“Lockwood established his own musical identity long ago” The New York City Jazz Record

“Didier Lockwood, who turns 60 this month, counts late violin master Stéphane Grappelli among his influences, though Lockwood established his own musical identity long ago. For this tribute, Lockwood utilizes a constantly shifting supporting cast of veterans and others deserving wider international recognition, with most of the 18 selections pieces Grappelli recorded or performed during his career.
For much of his Gypsy-flavored rendition of “Night and Day” Lockwood emulates a whistler with his violin, though he swings quite nicely, complemented by Romane’s Django-inspired guitar solo. Lockwood opts for subtlety in his approach to “Tea For Two”, playing a spacious duet with guitarist Sylvain Luc. Pianist Martial Solal is his partner for the darting take of “C’est Si Bon” while the rhythm section is anchored by the underrated veteran pianist René Urtreger in an explosive take of “Just One of Those Things”, featuring some of Lockwood’s best work on this release.

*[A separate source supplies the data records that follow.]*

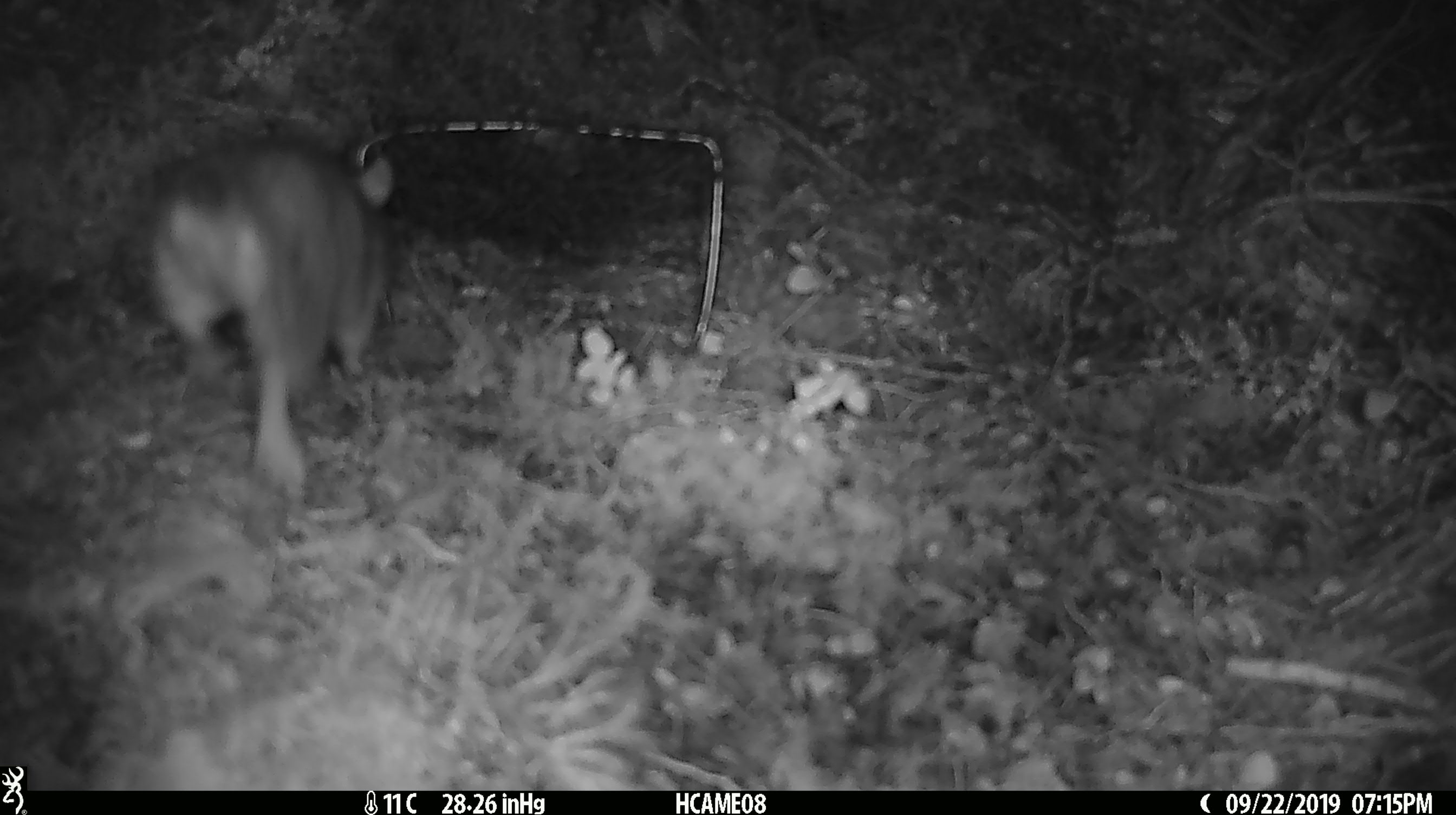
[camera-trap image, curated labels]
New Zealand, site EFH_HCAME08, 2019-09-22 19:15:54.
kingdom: Animalia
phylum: Chordata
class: Mammalia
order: Rodentia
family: Muridae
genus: Rattus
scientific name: Rattus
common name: rat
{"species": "rat (Rattus)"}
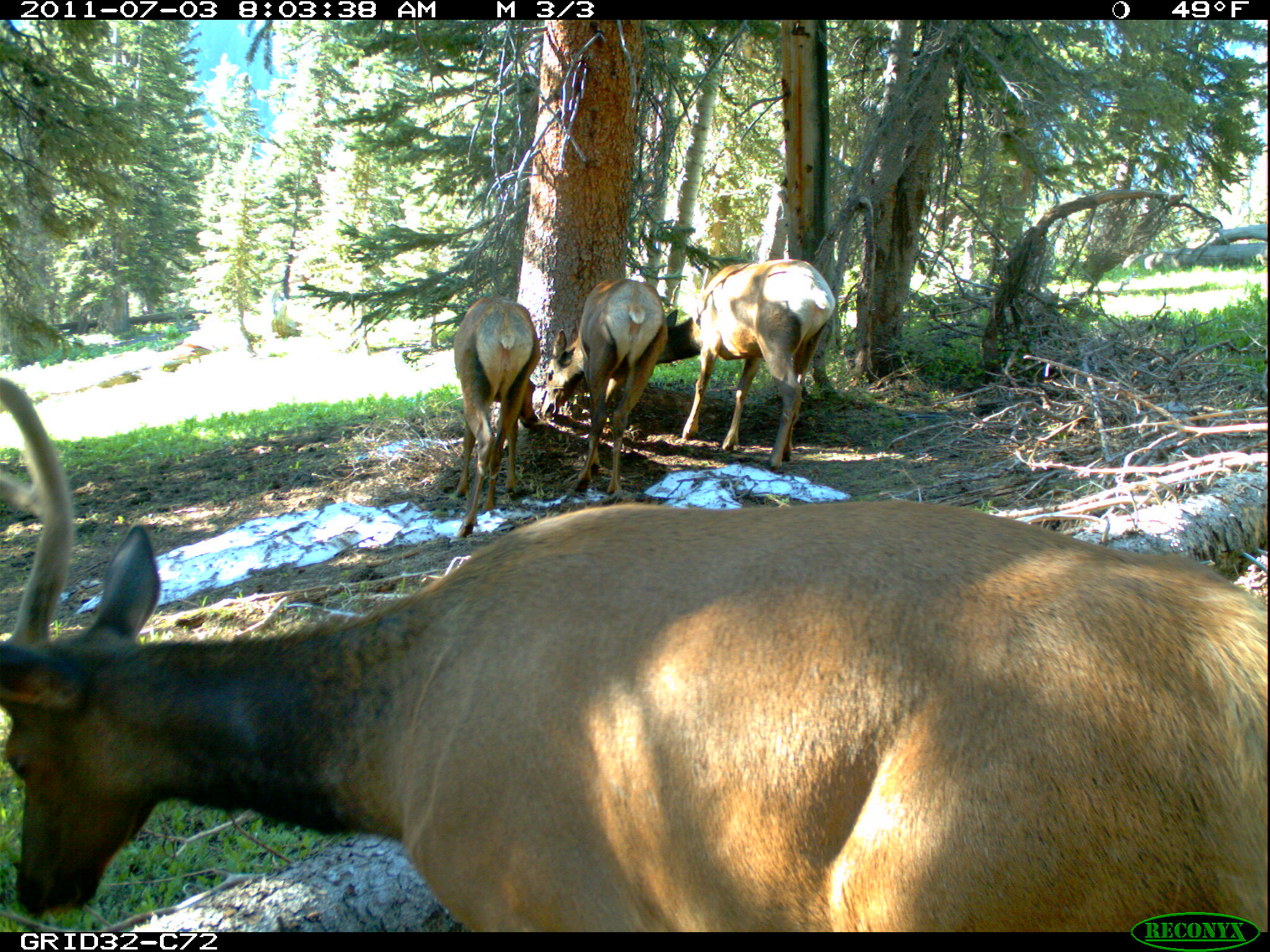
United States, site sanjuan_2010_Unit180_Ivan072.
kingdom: Animalia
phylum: Chordata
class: Mammalia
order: Artiodactyla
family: Cervidae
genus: Cervus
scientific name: Cervus elaphus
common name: red deer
Cervus elaphus (red deer).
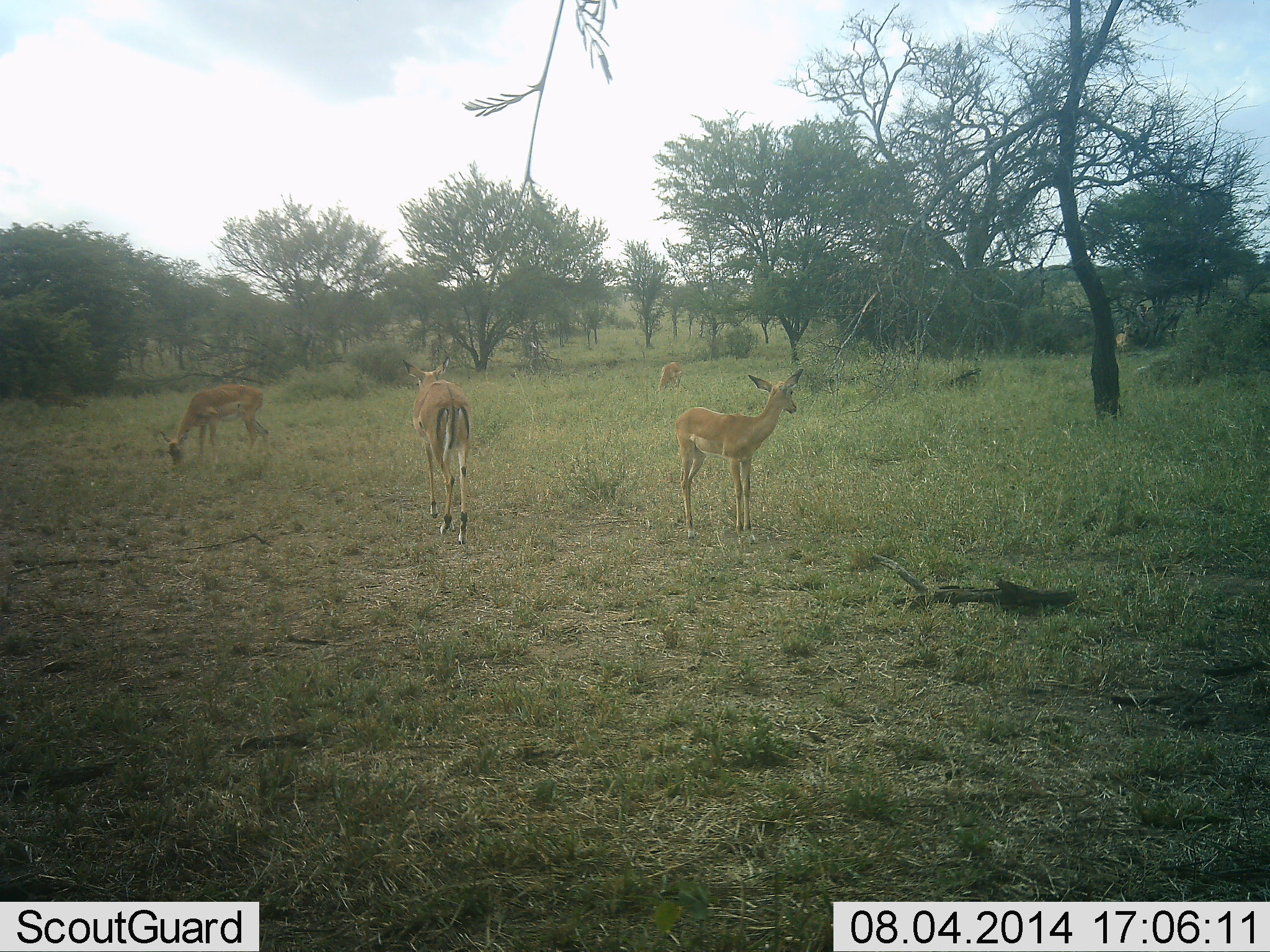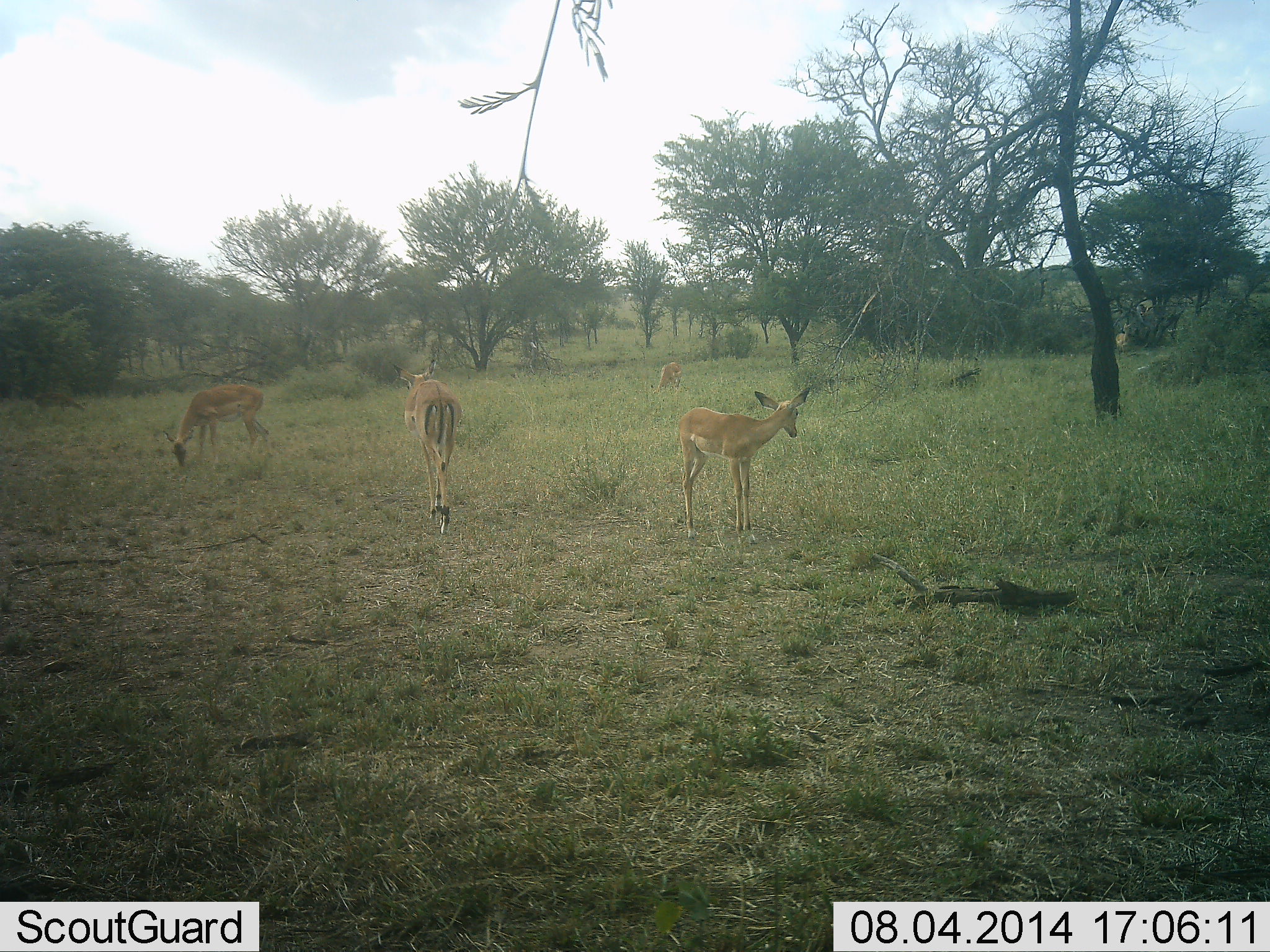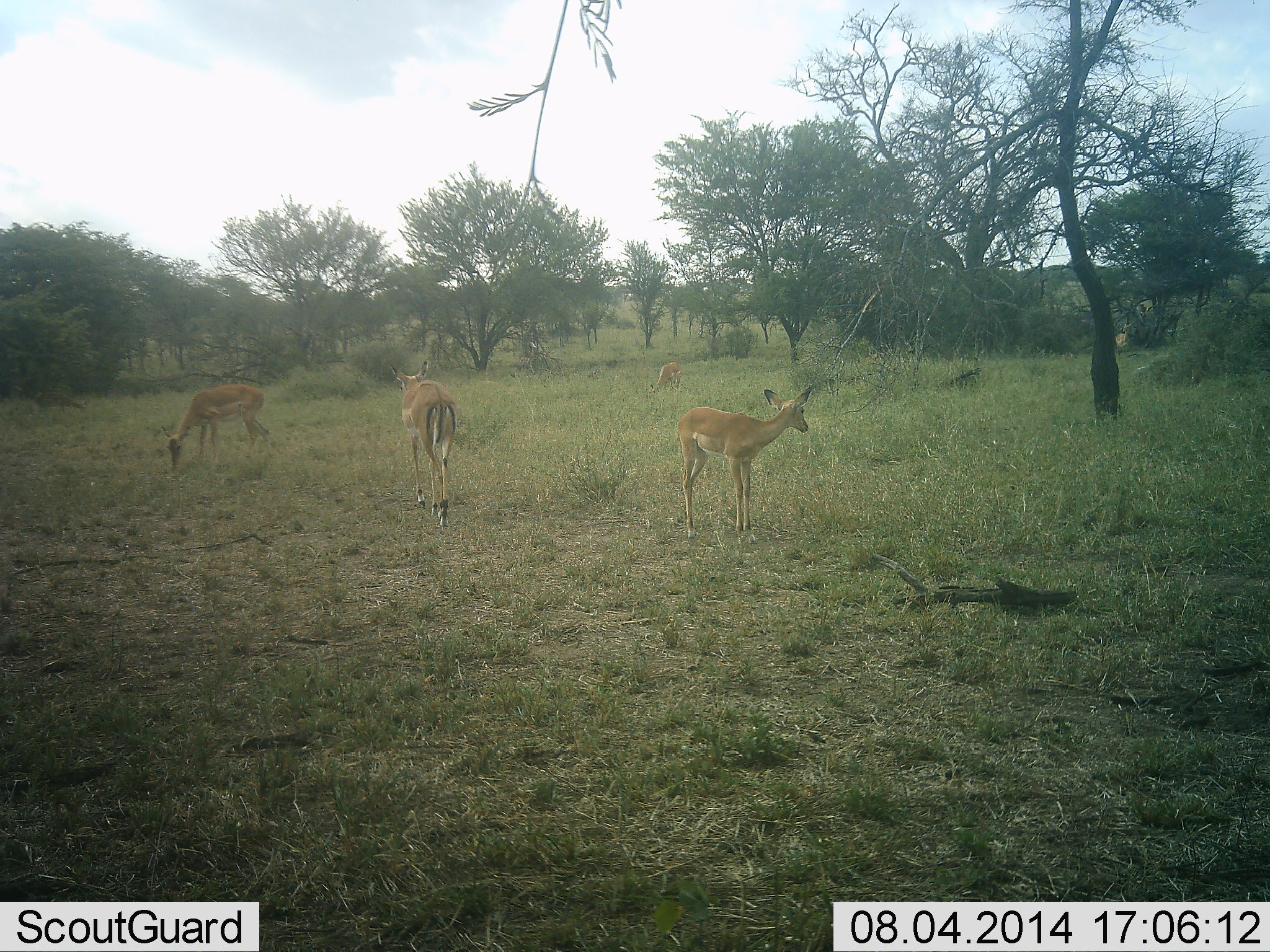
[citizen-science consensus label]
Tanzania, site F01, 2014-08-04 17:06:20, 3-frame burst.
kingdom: Animalia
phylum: Chordata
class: Mammalia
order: Artiodactyla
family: Bovidae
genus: Aepyceros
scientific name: Aepyceros melampus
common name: impala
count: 4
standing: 70%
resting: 0%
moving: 50%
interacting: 0%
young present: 40%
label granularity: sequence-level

Guitarist Martin Taylor toured and recorded extensively with Grappelli, so he is a perfect match, in addition to bassist Jean-Philippe Viret, for an intimate interpretation of “Someone To Watch Over Me”. Another Grappelli sideman, guitarist Marc Fosset, is on hand for a hard-charging take of “Honeysuckle Rose”, the leader acknowledging the late master by replicating his trademarked end-of-phrase high notes. Lockwood’s choice of a slow tempo for “As Time Goes By” enhances its lyricism and showcases harmonica master Toots Thielemans.
Like Grappelli, Lockwood delights in sharing the spotlight with a fellow violinist, trading hot licks with Fiona Monbet in a rousing “Tiger Rag” or with Pierre Blanchard in the leader’s Baroque-flavored “Jazzuetto”. Of course, it’s hard for Lockwood to restrain himself from showing off his virtuoso chops as in his solo feature of 19th century classical violin great Niccolò Paganini’s “Mouvement Perpétuel”. Disc 2 was obviously made for European audiences; the interviews with Lockwood, Grappelli and documentary footage are all in French, as are the PDF documents, The two stand-alone audio tracks have nothing to do with the tribute: “Solo Globe-trotter” is a lively overdubbed raga while “Bossa For Didier” is an easygoing affair with bass and guitar.”